# Flathead Hunting This Weekend



## Land is the Limit (Mar 24, 2012)

We are headed to the mighty Apalachicola River this saturday in search of.....you guessed it, the Appaloosas Cat! Our plan is to launch at Estiffalunga and scout some holes before dark and try every last one of them! Hopefully we will have a land is the limit kinda night out there and bring in some worthy poundage! Will have a report come sunday hopefully.
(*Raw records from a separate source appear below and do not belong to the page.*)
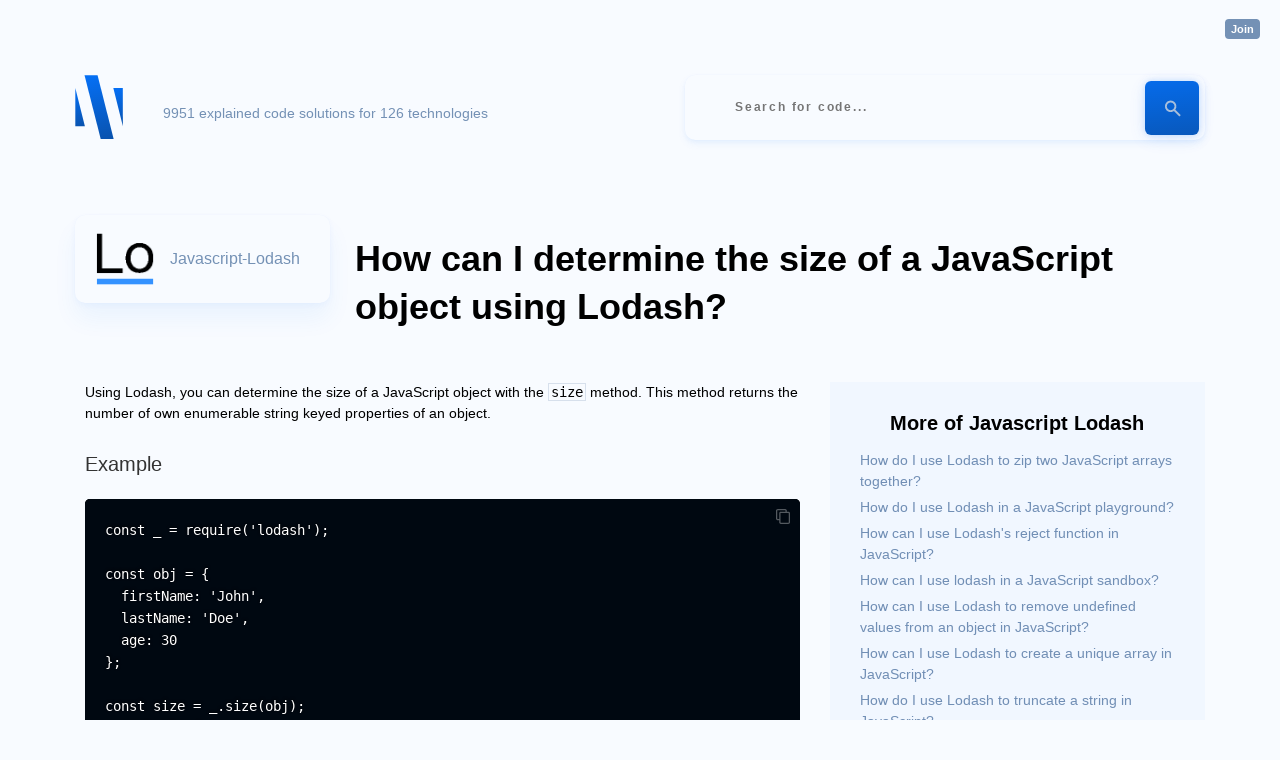

--- FILE ---
content_type: text/html;charset=utf8
request_url: https://onelinerhub.com/javascript-lodash/how-can-i-determine-the-size-of-a-javascript-object-using-lodash
body_size: 2279
content:
<!DOCTYPE html><html lang="en"><head><title>Javascript Lodash: How can I determine the size of a JavaScript object using Lodash? - OneLinerHub</title><meta name="viewport" content="width=device-width, initial-scale=1"><link rel="stylesheet" href="/ui.css?40"></link><link rel="icon" href="/img/favicon.ico"></link><link rel="canonical" href="https://onelinerhub.com/javascript-lodash/how-can-i-determine-the-size-of-a-javascript-object-using-lodash" /><meta property="og:title" content="Javascript Lodash: How can I determine the size of a JavaScript object using Lodash? - OneLinerHub"><meta property="og:description" content="Javascript Lodash: How can I determine the size of a JavaScript object using Lodash? - OneLinerHub"><meta property="og:image" content="https://onelinerhub.com/img/logo.small.svg"><meta property="og:url" content="https://onelinerhub.com/javascript-lodash/how-can-i-determine-the-size-of-a-javascript-object-using-lodash"></head><body class="nothome"><div class="container"><a href="/" title="Onelinerhub.com Home" class="logo"></a><p class="desc">9951 explained code solutions for 126 technologies</p><form action="/search" class="search"><input type="text" name="q" placeholder="Search for code..." autocomplete="off" spellcheck="false" value="" onkeyup="if (!window.__cfRLUnblockHandlers) return false; search.call(this)" onkeydown="if (!window.__cfRLUnblockHandlers) return false; search_navigate.call(this)" data-cf-modified-ffc5d13cc6ed136244a16710-=""></input><button title="Search"><i></i></button></form><br clear="both"/><div id="content"><div data-url="/javascript-lodash/how-can-i-determine-the-size-of-a-javascript-object-using-lodash" class="code-page"><div class="code-head"><h1 title="Javascript Lodash: How can I determine the size of a JavaScript object using Lodash?"><a href="/javascript-lodash" style="background-image: url(&#039;/javascript-lodash/logo.png&#039;)">javascript-lodash</a>How can I determine the size of a JavaScript object using Lodash?</h1><br clear="all"/><div class="dsc"></div></div><div class="code-details"><div class="article-block"><p>Using Lodash, you can determine the size of a JavaScript object with the <code>size</code> method. This method returns the number of own enumerable string keyed properties of an object.</p>
<h2>Example</h2>
<pre class="code language-text"><code>const _ = require('lodash');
Anybody going anywhere this weekend??


----------



## CatHunter (Dec 31, 2008)

Not me, I got friends and family coming into town, Ill be on the rivers next week though for the first time in about a month


----------



## jcoss15 (Oct 11, 2010)

Hitting I hard next week from thurs-sun. on yellow...hopefully the flats will cooperate.


----------



## tips n tails (Mar 2, 2011)

Im going all OUT probably Saturday night or Sunday night


----------



## CatHunter (Dec 31, 2008)

We have declared war on The yellow cat this coming week, Good hunting:gunsmilie:


----------



## skiff89_jr (Apr 1, 2011)

Good luck this weekend LITL. Maybe them holes will produce. Look forward to hearing a report!


----------



## tips n tails (Mar 2, 2011)

jcoss15 said:


> Hitting I hard next week from thurs-sun. on yellow...hopefully the flats will cooperate.


You gonna be on YR Sat night?


----------



## Land is the Limit (Mar 24, 2012)

haha sounds like flatheads across the panhandle should be shaking in their boots!!!


----------